Saturday, June 11, 2011

GSoC: week 3

This week I've worked on adapting my work into commit-worthy chunks. The results are pushed to my fork on Github, you can see them here. I've tried to make the commits fairly self explanatory - the first several are just fixing the warnings "-3" produces in a matter that's Python 2.5+ compatible. Unfortunately, Googling the error didn't produce much information in most cases; because of this, I've created a page where I've collected the solutions I used to solve each warning. You can find it on the right-hand sidebar. I've since also updated the version of mpmath bundled in SymPy to 0.17 (which supports Python 3 but drops support for Python 2.4, thus representing the first commit not compatible with Python 2.4).

Unfortunately, here I've hit a problem. Namely, mpmath is written with a single code-base that can run both Python 2 and Python 3 unmodified (this is not the recommended course of action usually, but mpmath didn't need to change much so I guess it makes sense). Normally, this is good, but SymPy will need to use 2to3 and this creates errors in SymPy. Why? One banal example is something like:
    from itertools import izip
 except ImportError:
     izip = zip
Now, when 2to3 runs on this it removes the "from itertools..." line and thus we get an error. This is just one simple case, but there are plenty of others. It's obvious that running 2to3 on compatible code is not going to produce the desired results. And this is where I'm stuck currently. 2to3 doesn't support skipping some directories, so I'll probably have to develop our "internal" script that will use lib2to3 directly. To do this, I've decided to first try to integrate automatic 2to3 into our, so that I'd have an idea on how it works. [As a side note, thanks to Lennart Regebro and Benjamin Peterson, who've helped me in this thread on the Python-porting mailing list when I asked how to speed up 2to3 -- using the latest version of it was particularly good advice as it provides ~40% speedup in my case]

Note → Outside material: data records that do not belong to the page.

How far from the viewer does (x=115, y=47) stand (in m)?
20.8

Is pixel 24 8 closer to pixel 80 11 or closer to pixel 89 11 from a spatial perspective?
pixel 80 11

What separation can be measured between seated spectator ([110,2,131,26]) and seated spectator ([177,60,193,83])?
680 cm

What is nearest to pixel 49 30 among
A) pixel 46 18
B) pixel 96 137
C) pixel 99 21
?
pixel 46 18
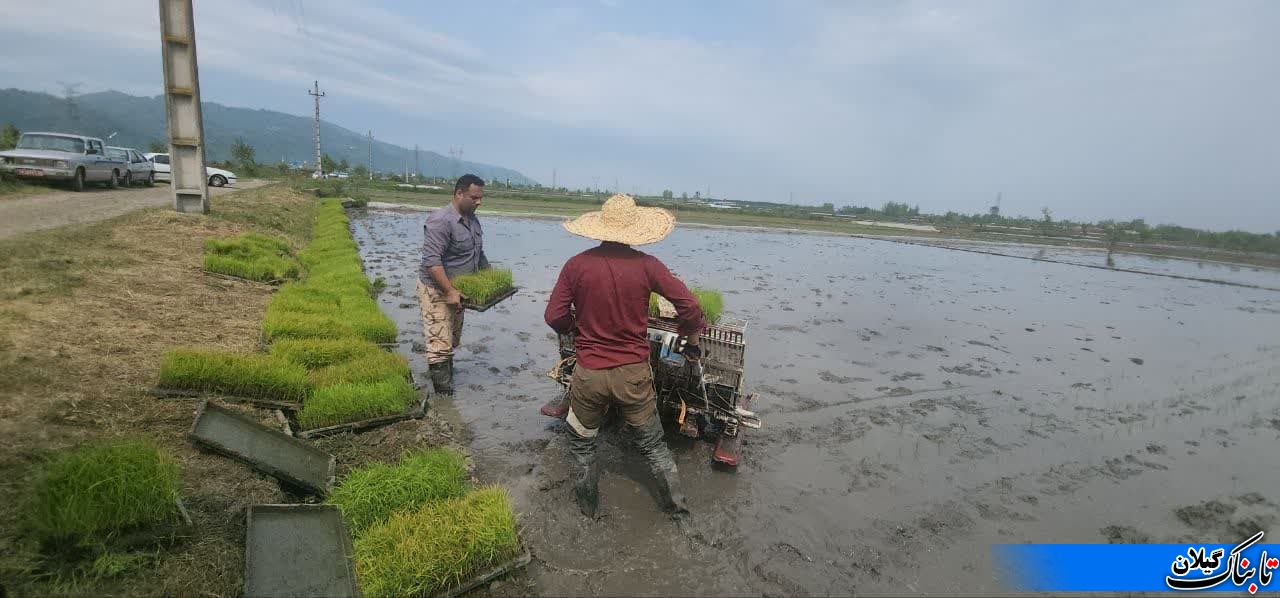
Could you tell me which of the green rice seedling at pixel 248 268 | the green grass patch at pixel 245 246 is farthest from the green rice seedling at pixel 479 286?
the green grass patch at pixel 245 246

Once mpmath is integrated properly, I'll be able to continue on porting SymPy itself. I feel like I'm on track with the timeline in my proposal, which would be a working SymPy by the midterm evaluations.

I'd also like to take a moment here to comment on the value of Tox. While porting yesterday, I encountered an error in a polys test. As mpmath is used heavily in this code, I thought it was something to do with the new version. Later, I realized it occurs in master too and quickly bisected it down. And this is where the trouble started, as no one could reproduce the error, with any combination of Python version, architecture, ground-types and cache used. Digging down deeper, we found that the hashes of some functions really were different for everyone, though it was just me getting the error. In the end, someone else confirmed it - Python 2.6, 64-bit, with python ground types (and only on Linux, I think).

The error itself was nasty - int(1) and long(1) do not have the same hash [EDIT: See Aaron's comment below for the details] (I was told similar problems occurred before as well). As the underlying hash was hashing lists of lists (possibly deeply nested), the fix was to convert it to tuples of tuples and then hash it. The patch was written by asmeurer, and the whole discussion can be found on the issue page (and the IRC logs from yesterday). The moral of the story? Use Tox! How else would we find something that only appears in such specific circumstances.

Saturday, June 4, 2011

GSoC: week 2

This has been a particularly uninteresting week of work, as I've expected. I have done some work towards making SymPy code Python 3 compatible, but there are no visible results - it just doesn't run in Python 3. As soon as it's possible to at least run SymPy in Python 3, I will begin publishing my branch. A hurdle is that SymPy should still be supporting Python 2.4 until the release of 0.7.0. Unfortunately, this release has been "imminent" for a while now. Initially, I was hoping to start integrating my work in small chunks as soon as possible. However, as this is the second week already, I've had to start some work in parallel. I only hope merging later will not be a problem.

It should also be noted that constantly re-running 2to3 is not a pleasant task. While this has some implications for testing, it's more importantly slowing down my work.